EXTRAIT:
★ ★ ★ ★ ★ ★ ★

L’abécédaire de Soro
Gbagbo, Eyadéma, Bongo Ondimba, Kufuor, Obasanjo, Mbeki, Wade, Bédié, Ouattara, Villepin… Acteurs ou médiateurs, la plupart de ceux qui se sont impliqués dans la crise qui secoue son pays figurent dans l’album du chef de l’ex-rébellion.
Dans son premier ouvrage, Comment je suis devenu un rebelle*, Guillaume Soro, secrétaire général des Forces nouvelles (FN, ex-rébellion) trace à grands traits son parcours : de ses tribulations de l’enfance à l’éclatement de l’insurrection armée, en passant par le petit séminaire et l’université d’Abidjan, sans oublier le militantisme estudiantin… Tout y est, même si c’est un survol du personnage qu’offre ce pensum de 170 pages, résultat de longues conversations avec le journaliste Serge Daniel, correspondant de RFI à Bamako et fin connaisseur de la rébellion et de ses arcanes. Le projet de l’éditeur Hachette était de présenter un jeune acteur (33 ans) de la vie politique ivoirienne qui a fait irruption dans les affaires françaises. L’idée a été perçue par ses collaborateurs comme une bonne opportunité d’« informer » le grand public.
L’ouvrage a mis cinq mois à voir le jour, car Soro tient rarement en place. Si on attendait des révélations fracassantes sur la naissance, l’évolution de la rébellion ainsi que ses luttes intestines, on restera sur sa faim. Soro ne s’y dévoile qu’un peu seulement, se promettant, « quand tout cela sera terminé », d’écrire la véritable histoire du mouvement qu’il dirige aujourd’hui. En attendant, pour Jeune Afrique/ l’intelligent, le chef de l’ex-rébellion revient par le menu sur les enjeux, les acteurs et les médiateurs de la crise ivoirienne, dont il esquisse les portraits.
B comme Bédié Les souvenirs que je garde du régime d’Henri Konan Bédié sont l’ivoirité et la prison. Notre alliance d’aujourd’hui ne doit pas faire oublier l’Histoire. Je suis de ceux qui ont combattu son régime. Mais en avril à Pretoria, en présence de Thabo Mbeki [médiateur de l’Union africaine dans la crise ivoirienne, NDLR], il a évolué. Il a reconnu que l’exclusion était née sous sa présidence. Il a affirmé qu’Alassane Ouattara devait être candidat à l’élection présidentielle prévue en octobre prochain. Je suis heureux de voir que les deux hommes, qui hier encore étaient des frères ennemis, se sont réunis au sein d’une plate-forme. En politique, on ne rumine pas la rancoeur. Si Bédié est élu à l’issue du scrutin d’octobre, j’irai le féliciter, parce que ce sera le choix des Ivoiriens.

★ ★ ★ ★ ★ ★ ★

Fiches issues d'une collection:
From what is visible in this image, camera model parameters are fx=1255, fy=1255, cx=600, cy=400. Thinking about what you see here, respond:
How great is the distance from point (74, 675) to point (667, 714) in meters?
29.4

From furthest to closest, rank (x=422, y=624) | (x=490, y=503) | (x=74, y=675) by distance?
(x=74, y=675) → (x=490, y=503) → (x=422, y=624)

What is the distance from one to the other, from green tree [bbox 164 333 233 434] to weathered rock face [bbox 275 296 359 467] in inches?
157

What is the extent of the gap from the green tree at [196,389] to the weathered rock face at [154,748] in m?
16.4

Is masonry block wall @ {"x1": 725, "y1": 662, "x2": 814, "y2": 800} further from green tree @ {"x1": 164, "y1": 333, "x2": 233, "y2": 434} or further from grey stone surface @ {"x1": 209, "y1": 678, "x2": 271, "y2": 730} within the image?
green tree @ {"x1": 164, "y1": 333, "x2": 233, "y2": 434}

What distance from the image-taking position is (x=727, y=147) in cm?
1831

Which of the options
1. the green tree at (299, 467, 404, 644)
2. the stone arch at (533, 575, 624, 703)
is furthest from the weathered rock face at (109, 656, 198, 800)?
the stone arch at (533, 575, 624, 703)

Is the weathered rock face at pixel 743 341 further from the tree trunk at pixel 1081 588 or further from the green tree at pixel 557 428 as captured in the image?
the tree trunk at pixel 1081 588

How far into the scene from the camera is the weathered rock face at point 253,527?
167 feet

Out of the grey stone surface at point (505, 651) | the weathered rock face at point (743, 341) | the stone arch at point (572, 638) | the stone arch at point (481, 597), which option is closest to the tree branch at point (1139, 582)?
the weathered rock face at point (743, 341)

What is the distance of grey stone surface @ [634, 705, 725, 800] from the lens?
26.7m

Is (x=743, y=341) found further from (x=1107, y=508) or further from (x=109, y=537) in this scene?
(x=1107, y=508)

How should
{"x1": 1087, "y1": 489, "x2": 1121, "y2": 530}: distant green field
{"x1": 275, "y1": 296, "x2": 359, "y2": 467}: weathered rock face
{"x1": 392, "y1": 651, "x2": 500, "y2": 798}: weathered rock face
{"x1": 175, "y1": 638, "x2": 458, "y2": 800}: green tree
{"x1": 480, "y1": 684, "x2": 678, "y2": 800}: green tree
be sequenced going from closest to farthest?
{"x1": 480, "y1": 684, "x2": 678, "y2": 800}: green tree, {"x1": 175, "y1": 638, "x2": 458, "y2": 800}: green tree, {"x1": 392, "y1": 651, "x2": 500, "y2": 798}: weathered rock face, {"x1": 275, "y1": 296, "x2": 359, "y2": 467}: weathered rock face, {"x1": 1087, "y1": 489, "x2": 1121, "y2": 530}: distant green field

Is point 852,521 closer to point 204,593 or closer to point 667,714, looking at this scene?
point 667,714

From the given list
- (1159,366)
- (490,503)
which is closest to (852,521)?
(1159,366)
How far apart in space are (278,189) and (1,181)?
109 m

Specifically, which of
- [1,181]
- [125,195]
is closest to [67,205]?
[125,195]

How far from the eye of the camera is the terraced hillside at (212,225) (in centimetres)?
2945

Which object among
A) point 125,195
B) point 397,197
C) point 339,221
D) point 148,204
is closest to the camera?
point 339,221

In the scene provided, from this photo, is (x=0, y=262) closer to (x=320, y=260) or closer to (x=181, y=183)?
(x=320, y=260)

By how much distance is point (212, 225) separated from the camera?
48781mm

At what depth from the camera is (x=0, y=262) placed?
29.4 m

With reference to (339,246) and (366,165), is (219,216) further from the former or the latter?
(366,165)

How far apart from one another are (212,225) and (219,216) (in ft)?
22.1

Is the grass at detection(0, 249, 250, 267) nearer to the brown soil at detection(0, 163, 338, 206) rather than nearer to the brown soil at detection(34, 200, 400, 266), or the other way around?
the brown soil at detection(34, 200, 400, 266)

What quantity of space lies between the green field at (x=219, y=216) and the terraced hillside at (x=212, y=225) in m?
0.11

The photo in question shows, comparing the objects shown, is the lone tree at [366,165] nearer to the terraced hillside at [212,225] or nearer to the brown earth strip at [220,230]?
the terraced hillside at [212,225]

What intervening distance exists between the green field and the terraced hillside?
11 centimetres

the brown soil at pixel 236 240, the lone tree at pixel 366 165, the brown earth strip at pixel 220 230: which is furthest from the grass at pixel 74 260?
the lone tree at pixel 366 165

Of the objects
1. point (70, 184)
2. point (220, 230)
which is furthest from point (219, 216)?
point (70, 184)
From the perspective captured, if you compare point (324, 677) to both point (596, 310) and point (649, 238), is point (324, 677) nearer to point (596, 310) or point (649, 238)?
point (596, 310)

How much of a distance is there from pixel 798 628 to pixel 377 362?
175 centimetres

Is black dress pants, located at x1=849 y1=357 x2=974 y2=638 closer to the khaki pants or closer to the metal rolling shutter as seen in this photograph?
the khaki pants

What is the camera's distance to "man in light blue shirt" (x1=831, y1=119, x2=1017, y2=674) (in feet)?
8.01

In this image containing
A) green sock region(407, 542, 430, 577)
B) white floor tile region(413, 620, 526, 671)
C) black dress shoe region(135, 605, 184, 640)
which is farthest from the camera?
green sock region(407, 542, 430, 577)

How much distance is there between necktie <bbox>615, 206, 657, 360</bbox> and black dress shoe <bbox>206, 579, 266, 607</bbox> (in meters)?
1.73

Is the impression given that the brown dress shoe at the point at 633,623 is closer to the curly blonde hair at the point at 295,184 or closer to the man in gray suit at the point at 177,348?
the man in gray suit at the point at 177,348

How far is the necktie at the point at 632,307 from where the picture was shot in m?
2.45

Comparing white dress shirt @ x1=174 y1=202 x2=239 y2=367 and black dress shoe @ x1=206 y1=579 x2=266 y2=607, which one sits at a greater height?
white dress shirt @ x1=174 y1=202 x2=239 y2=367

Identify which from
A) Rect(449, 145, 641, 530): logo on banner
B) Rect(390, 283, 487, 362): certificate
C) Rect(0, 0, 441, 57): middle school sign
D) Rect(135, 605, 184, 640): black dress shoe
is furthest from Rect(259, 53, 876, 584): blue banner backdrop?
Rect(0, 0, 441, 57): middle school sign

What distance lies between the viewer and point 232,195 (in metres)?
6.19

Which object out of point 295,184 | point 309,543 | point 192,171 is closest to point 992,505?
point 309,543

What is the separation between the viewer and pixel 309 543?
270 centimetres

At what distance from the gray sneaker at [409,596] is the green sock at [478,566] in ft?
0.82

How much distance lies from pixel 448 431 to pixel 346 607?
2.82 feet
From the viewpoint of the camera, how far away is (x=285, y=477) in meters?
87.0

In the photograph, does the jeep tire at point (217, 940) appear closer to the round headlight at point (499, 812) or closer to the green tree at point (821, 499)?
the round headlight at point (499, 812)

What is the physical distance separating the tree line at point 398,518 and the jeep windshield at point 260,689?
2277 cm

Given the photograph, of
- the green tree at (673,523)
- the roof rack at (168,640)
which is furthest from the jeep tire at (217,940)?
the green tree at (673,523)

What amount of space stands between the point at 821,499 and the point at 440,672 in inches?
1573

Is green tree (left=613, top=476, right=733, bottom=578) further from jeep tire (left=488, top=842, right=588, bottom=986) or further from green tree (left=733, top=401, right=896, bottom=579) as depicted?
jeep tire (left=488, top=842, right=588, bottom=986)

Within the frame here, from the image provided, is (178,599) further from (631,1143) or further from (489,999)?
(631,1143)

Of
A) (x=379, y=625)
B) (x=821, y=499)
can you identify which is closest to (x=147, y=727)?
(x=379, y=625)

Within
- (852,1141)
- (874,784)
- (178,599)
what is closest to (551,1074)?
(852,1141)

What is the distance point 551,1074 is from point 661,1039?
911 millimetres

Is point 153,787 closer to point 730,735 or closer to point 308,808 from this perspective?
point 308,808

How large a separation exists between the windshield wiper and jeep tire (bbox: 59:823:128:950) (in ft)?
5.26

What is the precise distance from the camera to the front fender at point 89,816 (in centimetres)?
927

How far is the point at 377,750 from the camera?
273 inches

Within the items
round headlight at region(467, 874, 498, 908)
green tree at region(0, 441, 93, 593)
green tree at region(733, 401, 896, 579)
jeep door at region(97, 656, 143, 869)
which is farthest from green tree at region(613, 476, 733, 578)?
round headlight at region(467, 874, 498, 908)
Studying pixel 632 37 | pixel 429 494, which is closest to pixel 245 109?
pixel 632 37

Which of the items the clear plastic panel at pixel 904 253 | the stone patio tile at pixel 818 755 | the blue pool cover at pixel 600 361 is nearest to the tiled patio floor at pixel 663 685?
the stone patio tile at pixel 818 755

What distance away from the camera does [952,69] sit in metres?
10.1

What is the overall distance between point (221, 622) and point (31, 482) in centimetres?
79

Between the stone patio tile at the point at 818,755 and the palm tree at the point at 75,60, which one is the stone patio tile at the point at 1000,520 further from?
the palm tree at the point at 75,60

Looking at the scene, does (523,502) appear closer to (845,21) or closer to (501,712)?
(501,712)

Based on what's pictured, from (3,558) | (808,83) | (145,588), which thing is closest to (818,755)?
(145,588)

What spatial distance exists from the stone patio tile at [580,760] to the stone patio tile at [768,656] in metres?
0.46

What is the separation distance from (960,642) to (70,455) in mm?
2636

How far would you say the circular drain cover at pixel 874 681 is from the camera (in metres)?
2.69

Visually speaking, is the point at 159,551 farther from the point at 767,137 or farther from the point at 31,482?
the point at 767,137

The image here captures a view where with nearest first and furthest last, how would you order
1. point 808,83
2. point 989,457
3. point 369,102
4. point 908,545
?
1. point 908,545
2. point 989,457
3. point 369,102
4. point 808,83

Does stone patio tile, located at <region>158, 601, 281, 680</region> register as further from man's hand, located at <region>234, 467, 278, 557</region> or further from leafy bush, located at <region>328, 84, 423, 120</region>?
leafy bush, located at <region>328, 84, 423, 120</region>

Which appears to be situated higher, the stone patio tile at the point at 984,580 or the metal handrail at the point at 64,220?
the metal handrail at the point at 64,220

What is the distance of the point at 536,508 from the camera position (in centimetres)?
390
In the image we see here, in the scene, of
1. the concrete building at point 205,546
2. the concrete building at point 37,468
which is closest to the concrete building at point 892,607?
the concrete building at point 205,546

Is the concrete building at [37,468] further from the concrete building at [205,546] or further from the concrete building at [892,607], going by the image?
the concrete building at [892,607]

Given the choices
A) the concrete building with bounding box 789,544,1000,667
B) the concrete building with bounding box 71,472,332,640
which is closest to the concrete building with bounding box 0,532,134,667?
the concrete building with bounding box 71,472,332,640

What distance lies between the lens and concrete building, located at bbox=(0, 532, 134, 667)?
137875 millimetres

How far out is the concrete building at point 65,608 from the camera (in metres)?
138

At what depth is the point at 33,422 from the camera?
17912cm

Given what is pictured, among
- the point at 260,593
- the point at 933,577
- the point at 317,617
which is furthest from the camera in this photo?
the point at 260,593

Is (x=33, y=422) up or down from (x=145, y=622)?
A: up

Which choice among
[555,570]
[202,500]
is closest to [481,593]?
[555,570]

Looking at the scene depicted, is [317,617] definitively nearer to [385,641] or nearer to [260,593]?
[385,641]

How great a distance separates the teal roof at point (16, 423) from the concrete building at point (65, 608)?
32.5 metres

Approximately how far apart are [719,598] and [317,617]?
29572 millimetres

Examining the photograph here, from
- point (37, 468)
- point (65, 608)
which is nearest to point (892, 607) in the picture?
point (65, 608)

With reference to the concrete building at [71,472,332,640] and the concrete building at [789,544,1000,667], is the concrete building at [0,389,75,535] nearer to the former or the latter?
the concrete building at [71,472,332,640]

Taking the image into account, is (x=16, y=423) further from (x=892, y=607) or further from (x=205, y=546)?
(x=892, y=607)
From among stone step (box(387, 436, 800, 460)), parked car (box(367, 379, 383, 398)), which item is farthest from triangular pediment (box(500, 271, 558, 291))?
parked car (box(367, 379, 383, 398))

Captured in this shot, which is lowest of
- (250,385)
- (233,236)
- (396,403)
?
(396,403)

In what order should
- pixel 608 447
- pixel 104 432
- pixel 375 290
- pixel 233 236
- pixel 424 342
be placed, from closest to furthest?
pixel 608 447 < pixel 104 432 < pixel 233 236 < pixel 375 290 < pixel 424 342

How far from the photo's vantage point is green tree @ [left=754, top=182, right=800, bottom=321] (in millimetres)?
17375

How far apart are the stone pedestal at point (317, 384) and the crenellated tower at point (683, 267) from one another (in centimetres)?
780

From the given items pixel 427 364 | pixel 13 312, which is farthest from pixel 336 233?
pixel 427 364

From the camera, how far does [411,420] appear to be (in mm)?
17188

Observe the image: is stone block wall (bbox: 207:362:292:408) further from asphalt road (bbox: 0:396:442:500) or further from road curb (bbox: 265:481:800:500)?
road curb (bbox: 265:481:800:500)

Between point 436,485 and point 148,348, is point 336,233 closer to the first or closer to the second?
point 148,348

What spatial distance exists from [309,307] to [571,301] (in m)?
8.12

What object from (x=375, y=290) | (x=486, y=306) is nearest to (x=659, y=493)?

★ ★ ★ ★ ★ ★ ★

TÂCHE ÉNONCÉE:
Reprenez mot pour mot, s'il vous plaît, le passage de l'extrait situé entre « L’abécédaire de Soro » et « chef de l’ex-rébellion. », bornes incluses.

RÉPONSE RÉDIGÉE:
L’abécédaire de Soro
Gbagbo, Eyadéma, Bongo Ondimba, Kufuor, Obasanjo, Mbeki, Wade, Bédié, Ouattara, Villepin… Acteurs ou médiateurs, la plupart de ceux qui se sont impliqués dans la crise qui secoue son pays figurent dans l’album du chef de l’ex-rébellion.